Het Hof heeft in de eerste plaats geoordeeld dat de verdachte de wettelijke termijn van veertien dagen voor het instellen van hoger beroep, die in het onderhavige geval zou zijn ingegaan op 3 januari 2014, heeft overschreden. Het Hof heeft kennelijk de feiten en omstandigheden waaraan door de verdediging de conclusie is verbonden dat de verdachte ervan mocht uitgaan dat de behandeling van haar zaak op de in de dagvaarding genoemde zittingsdag zou worden aangehouden niet aannemelijk bevonden. Dat oordeel is niet begrijpelijk, in aanmerking genomen dat de raadsman heeft aangevoerd, gestaafd met een proces-verbaal van de terechtzitting van de politierechter van 18 december 2013, dat de politierechter aan de verdachte en haar raadsman heeft meegedeeld dat de onderhavige strafzaak, waarvoor de verdachte een dagvaarding had ontvangen om te verschijnen ter terechtzitting van de Politierechter van 3 januari 2014, zou worden behandeld op 20 februari 2014.

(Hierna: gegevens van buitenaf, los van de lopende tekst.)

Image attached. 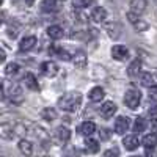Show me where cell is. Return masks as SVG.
<instances>
[{
  "mask_svg": "<svg viewBox=\"0 0 157 157\" xmlns=\"http://www.w3.org/2000/svg\"><path fill=\"white\" fill-rule=\"evenodd\" d=\"M80 102H82L80 93H66L58 99V107L64 112H75L80 107Z\"/></svg>",
  "mask_w": 157,
  "mask_h": 157,
  "instance_id": "6da1fadb",
  "label": "cell"
},
{
  "mask_svg": "<svg viewBox=\"0 0 157 157\" xmlns=\"http://www.w3.org/2000/svg\"><path fill=\"white\" fill-rule=\"evenodd\" d=\"M2 93H3V98L10 96L11 102H14V104H19V102H22V101H24L22 90H21V86H19L17 83H13V85H11V88H10V91H6L5 88H2Z\"/></svg>",
  "mask_w": 157,
  "mask_h": 157,
  "instance_id": "7a4b0ae2",
  "label": "cell"
},
{
  "mask_svg": "<svg viewBox=\"0 0 157 157\" xmlns=\"http://www.w3.org/2000/svg\"><path fill=\"white\" fill-rule=\"evenodd\" d=\"M141 101V93L138 90H129L126 91V96H124V104L129 107V109H137L138 104Z\"/></svg>",
  "mask_w": 157,
  "mask_h": 157,
  "instance_id": "3957f363",
  "label": "cell"
},
{
  "mask_svg": "<svg viewBox=\"0 0 157 157\" xmlns=\"http://www.w3.org/2000/svg\"><path fill=\"white\" fill-rule=\"evenodd\" d=\"M129 129V118L127 116H118L115 121V132L118 135H123Z\"/></svg>",
  "mask_w": 157,
  "mask_h": 157,
  "instance_id": "277c9868",
  "label": "cell"
},
{
  "mask_svg": "<svg viewBox=\"0 0 157 157\" xmlns=\"http://www.w3.org/2000/svg\"><path fill=\"white\" fill-rule=\"evenodd\" d=\"M41 72L46 75V77H55L58 74V66L57 63L54 61H44L41 64Z\"/></svg>",
  "mask_w": 157,
  "mask_h": 157,
  "instance_id": "5b68a950",
  "label": "cell"
},
{
  "mask_svg": "<svg viewBox=\"0 0 157 157\" xmlns=\"http://www.w3.org/2000/svg\"><path fill=\"white\" fill-rule=\"evenodd\" d=\"M116 113V105L113 102H104V105L101 107V116L104 118V120H109V118H112L113 115Z\"/></svg>",
  "mask_w": 157,
  "mask_h": 157,
  "instance_id": "8992f818",
  "label": "cell"
},
{
  "mask_svg": "<svg viewBox=\"0 0 157 157\" xmlns=\"http://www.w3.org/2000/svg\"><path fill=\"white\" fill-rule=\"evenodd\" d=\"M146 6H148V0H132L130 2V11L138 16L146 11Z\"/></svg>",
  "mask_w": 157,
  "mask_h": 157,
  "instance_id": "52a82bcc",
  "label": "cell"
},
{
  "mask_svg": "<svg viewBox=\"0 0 157 157\" xmlns=\"http://www.w3.org/2000/svg\"><path fill=\"white\" fill-rule=\"evenodd\" d=\"M72 63H74V66H75V68H78V69H85V68H86V63H88L85 52H82V50L75 52V54H74V58H72Z\"/></svg>",
  "mask_w": 157,
  "mask_h": 157,
  "instance_id": "ba28073f",
  "label": "cell"
},
{
  "mask_svg": "<svg viewBox=\"0 0 157 157\" xmlns=\"http://www.w3.org/2000/svg\"><path fill=\"white\" fill-rule=\"evenodd\" d=\"M127 55H129V50L124 47V46H113V49H112V57L115 58V60H118V61H121V60H124V58H127Z\"/></svg>",
  "mask_w": 157,
  "mask_h": 157,
  "instance_id": "9c48e42d",
  "label": "cell"
},
{
  "mask_svg": "<svg viewBox=\"0 0 157 157\" xmlns=\"http://www.w3.org/2000/svg\"><path fill=\"white\" fill-rule=\"evenodd\" d=\"M91 19H93L94 22H98V24H101V22H104L107 19V11L102 6H96V8H93V11H91Z\"/></svg>",
  "mask_w": 157,
  "mask_h": 157,
  "instance_id": "30bf717a",
  "label": "cell"
},
{
  "mask_svg": "<svg viewBox=\"0 0 157 157\" xmlns=\"http://www.w3.org/2000/svg\"><path fill=\"white\" fill-rule=\"evenodd\" d=\"M41 10L44 13H57L60 10V2L58 0H44L41 3Z\"/></svg>",
  "mask_w": 157,
  "mask_h": 157,
  "instance_id": "8fae6325",
  "label": "cell"
},
{
  "mask_svg": "<svg viewBox=\"0 0 157 157\" xmlns=\"http://www.w3.org/2000/svg\"><path fill=\"white\" fill-rule=\"evenodd\" d=\"M141 85L143 86H146V88H155L157 86V77L151 72H146V74H143L141 75Z\"/></svg>",
  "mask_w": 157,
  "mask_h": 157,
  "instance_id": "7c38bea8",
  "label": "cell"
},
{
  "mask_svg": "<svg viewBox=\"0 0 157 157\" xmlns=\"http://www.w3.org/2000/svg\"><path fill=\"white\" fill-rule=\"evenodd\" d=\"M24 83H25V86H27L29 90H32V91H38L39 90V85H38V82H36V77L33 75V74H30V72H27L24 75Z\"/></svg>",
  "mask_w": 157,
  "mask_h": 157,
  "instance_id": "4fadbf2b",
  "label": "cell"
},
{
  "mask_svg": "<svg viewBox=\"0 0 157 157\" xmlns=\"http://www.w3.org/2000/svg\"><path fill=\"white\" fill-rule=\"evenodd\" d=\"M123 145L127 151H134L138 148V138L137 135H126L124 140H123Z\"/></svg>",
  "mask_w": 157,
  "mask_h": 157,
  "instance_id": "5bb4252c",
  "label": "cell"
},
{
  "mask_svg": "<svg viewBox=\"0 0 157 157\" xmlns=\"http://www.w3.org/2000/svg\"><path fill=\"white\" fill-rule=\"evenodd\" d=\"M143 146H145V149L148 152L152 151L157 146V135L155 134H148L145 138H143Z\"/></svg>",
  "mask_w": 157,
  "mask_h": 157,
  "instance_id": "9a60e30c",
  "label": "cell"
},
{
  "mask_svg": "<svg viewBox=\"0 0 157 157\" xmlns=\"http://www.w3.org/2000/svg\"><path fill=\"white\" fill-rule=\"evenodd\" d=\"M35 44H36V38L35 36H25L22 41H21V44H19V49L24 52H27V50H32L33 47H35Z\"/></svg>",
  "mask_w": 157,
  "mask_h": 157,
  "instance_id": "2e32d148",
  "label": "cell"
},
{
  "mask_svg": "<svg viewBox=\"0 0 157 157\" xmlns=\"http://www.w3.org/2000/svg\"><path fill=\"white\" fill-rule=\"evenodd\" d=\"M47 35L52 39H61L63 35H64V32H63V29L60 27V25H50V27L47 29Z\"/></svg>",
  "mask_w": 157,
  "mask_h": 157,
  "instance_id": "e0dca14e",
  "label": "cell"
},
{
  "mask_svg": "<svg viewBox=\"0 0 157 157\" xmlns=\"http://www.w3.org/2000/svg\"><path fill=\"white\" fill-rule=\"evenodd\" d=\"M94 130H96V126H94L93 121H85L80 126V134H83L85 137H91L94 134Z\"/></svg>",
  "mask_w": 157,
  "mask_h": 157,
  "instance_id": "ac0fdd59",
  "label": "cell"
},
{
  "mask_svg": "<svg viewBox=\"0 0 157 157\" xmlns=\"http://www.w3.org/2000/svg\"><path fill=\"white\" fill-rule=\"evenodd\" d=\"M50 54H54L55 57H58L60 60H64V61H69L71 60V55L68 54L64 49H61V47H57V46H54L50 49Z\"/></svg>",
  "mask_w": 157,
  "mask_h": 157,
  "instance_id": "d6986e66",
  "label": "cell"
},
{
  "mask_svg": "<svg viewBox=\"0 0 157 157\" xmlns=\"http://www.w3.org/2000/svg\"><path fill=\"white\" fill-rule=\"evenodd\" d=\"M19 151L24 154V155H32L33 154V145L30 141H27V140H21L19 141Z\"/></svg>",
  "mask_w": 157,
  "mask_h": 157,
  "instance_id": "ffe728a7",
  "label": "cell"
},
{
  "mask_svg": "<svg viewBox=\"0 0 157 157\" xmlns=\"http://www.w3.org/2000/svg\"><path fill=\"white\" fill-rule=\"evenodd\" d=\"M104 96H105V93H104V90L101 86H94L90 91V99L93 102H99L101 99H104Z\"/></svg>",
  "mask_w": 157,
  "mask_h": 157,
  "instance_id": "44dd1931",
  "label": "cell"
},
{
  "mask_svg": "<svg viewBox=\"0 0 157 157\" xmlns=\"http://www.w3.org/2000/svg\"><path fill=\"white\" fill-rule=\"evenodd\" d=\"M85 148H86V151H88V152H93V154H94V152H98V151H99V148H101V146H99V141H98V140L86 138V140H85Z\"/></svg>",
  "mask_w": 157,
  "mask_h": 157,
  "instance_id": "7402d4cb",
  "label": "cell"
},
{
  "mask_svg": "<svg viewBox=\"0 0 157 157\" xmlns=\"http://www.w3.org/2000/svg\"><path fill=\"white\" fill-rule=\"evenodd\" d=\"M57 137H58V140H60V141H63V143H64V141H68V140L71 138V132H69V129H68V127H63V126H61V127H58V129H57Z\"/></svg>",
  "mask_w": 157,
  "mask_h": 157,
  "instance_id": "603a6c76",
  "label": "cell"
},
{
  "mask_svg": "<svg viewBox=\"0 0 157 157\" xmlns=\"http://www.w3.org/2000/svg\"><path fill=\"white\" fill-rule=\"evenodd\" d=\"M140 69H141V61L140 60H135L134 63H130V66H129V75L130 77H137L140 74Z\"/></svg>",
  "mask_w": 157,
  "mask_h": 157,
  "instance_id": "cb8c5ba5",
  "label": "cell"
},
{
  "mask_svg": "<svg viewBox=\"0 0 157 157\" xmlns=\"http://www.w3.org/2000/svg\"><path fill=\"white\" fill-rule=\"evenodd\" d=\"M41 118L46 121H54L55 118H57V112L54 109H50V107H46L43 112H41Z\"/></svg>",
  "mask_w": 157,
  "mask_h": 157,
  "instance_id": "d4e9b609",
  "label": "cell"
},
{
  "mask_svg": "<svg viewBox=\"0 0 157 157\" xmlns=\"http://www.w3.org/2000/svg\"><path fill=\"white\" fill-rule=\"evenodd\" d=\"M145 129H146V120H145V118H141V116H138L137 120H135V124H134V130L140 134Z\"/></svg>",
  "mask_w": 157,
  "mask_h": 157,
  "instance_id": "484cf974",
  "label": "cell"
},
{
  "mask_svg": "<svg viewBox=\"0 0 157 157\" xmlns=\"http://www.w3.org/2000/svg\"><path fill=\"white\" fill-rule=\"evenodd\" d=\"M72 5L77 10H83V8H88L93 5V0H72Z\"/></svg>",
  "mask_w": 157,
  "mask_h": 157,
  "instance_id": "4316f807",
  "label": "cell"
},
{
  "mask_svg": "<svg viewBox=\"0 0 157 157\" xmlns=\"http://www.w3.org/2000/svg\"><path fill=\"white\" fill-rule=\"evenodd\" d=\"M17 71H19V66L16 63H10V64H6V68H5V74L6 75H14V74H17Z\"/></svg>",
  "mask_w": 157,
  "mask_h": 157,
  "instance_id": "83f0119b",
  "label": "cell"
},
{
  "mask_svg": "<svg viewBox=\"0 0 157 157\" xmlns=\"http://www.w3.org/2000/svg\"><path fill=\"white\" fill-rule=\"evenodd\" d=\"M149 116H151V126L157 129V107H152L149 110Z\"/></svg>",
  "mask_w": 157,
  "mask_h": 157,
  "instance_id": "f1b7e54d",
  "label": "cell"
},
{
  "mask_svg": "<svg viewBox=\"0 0 157 157\" xmlns=\"http://www.w3.org/2000/svg\"><path fill=\"white\" fill-rule=\"evenodd\" d=\"M127 19H129V22H132V24L137 25V22L140 21V16L135 14V13H132V11H129V13H127Z\"/></svg>",
  "mask_w": 157,
  "mask_h": 157,
  "instance_id": "f546056e",
  "label": "cell"
},
{
  "mask_svg": "<svg viewBox=\"0 0 157 157\" xmlns=\"http://www.w3.org/2000/svg\"><path fill=\"white\" fill-rule=\"evenodd\" d=\"M99 135H101V140H109L110 138V130L109 129H102L99 132Z\"/></svg>",
  "mask_w": 157,
  "mask_h": 157,
  "instance_id": "4dcf8cb0",
  "label": "cell"
},
{
  "mask_svg": "<svg viewBox=\"0 0 157 157\" xmlns=\"http://www.w3.org/2000/svg\"><path fill=\"white\" fill-rule=\"evenodd\" d=\"M104 157H118V149L115 148V149L105 151V152H104Z\"/></svg>",
  "mask_w": 157,
  "mask_h": 157,
  "instance_id": "1f68e13d",
  "label": "cell"
},
{
  "mask_svg": "<svg viewBox=\"0 0 157 157\" xmlns=\"http://www.w3.org/2000/svg\"><path fill=\"white\" fill-rule=\"evenodd\" d=\"M0 60L5 61V52H3V50H2V54H0Z\"/></svg>",
  "mask_w": 157,
  "mask_h": 157,
  "instance_id": "d6a6232c",
  "label": "cell"
},
{
  "mask_svg": "<svg viewBox=\"0 0 157 157\" xmlns=\"http://www.w3.org/2000/svg\"><path fill=\"white\" fill-rule=\"evenodd\" d=\"M25 2H27V5H29V6H32V5H33V2H35V0H25Z\"/></svg>",
  "mask_w": 157,
  "mask_h": 157,
  "instance_id": "836d02e7",
  "label": "cell"
},
{
  "mask_svg": "<svg viewBox=\"0 0 157 157\" xmlns=\"http://www.w3.org/2000/svg\"><path fill=\"white\" fill-rule=\"evenodd\" d=\"M152 93H154V96L157 98V86H155V88H152Z\"/></svg>",
  "mask_w": 157,
  "mask_h": 157,
  "instance_id": "e575fe53",
  "label": "cell"
},
{
  "mask_svg": "<svg viewBox=\"0 0 157 157\" xmlns=\"http://www.w3.org/2000/svg\"><path fill=\"white\" fill-rule=\"evenodd\" d=\"M130 157H141V155H130Z\"/></svg>",
  "mask_w": 157,
  "mask_h": 157,
  "instance_id": "d590c367",
  "label": "cell"
}]
</instances>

Het Hof heeft voorts geoordeeld dat de verdachte niet tijdig na 20 februari 2014 hoger beroep heeft ingesteld. Aan dat oordeel heeft het Hof ten grondslag gelegd dat de raadsman na de terechtzitting van 20 februari 2014 verzuimd heeft onderzoek te doen naar het verloop dan wel de afloop van ‘de zaak van 3 januari 2014’. Daaraan heeft het Hof de conclusie verbonden dat de verdachte niet binnen veertien dagen nadat zich een omstandigheid heeft voorgedaan waaruit voortvloeit dat zij “geacht kan worden bekend te (kunnen) zijn” met de door de Politierechter gedane uitspraak hoger beroep heeft ingesteld. Door aldus te overwegen heeft het Hof blijk gegeven van een onjuiste opvatting omtrent art. 408, tweede lid, Sv, waarin is bepaald dat binnen veertien dagen hoger beroep moet worden ingesteld indien zich een omstandigheid heeft voorgedaan waaruit voortvloeit dat de einduitspraak ‘aan de verdachte bekend is’.

Overige jurisprudentie verontschuldigbare termijnoverschrijding

Dit arrest lijkt daarmee in lijn te zijn met eerdere door de Hoge Raad gewezen arresten (HR 28 maart 1995, NJ 1995/500 en HR 24 maart 1998, NJ 1998/482).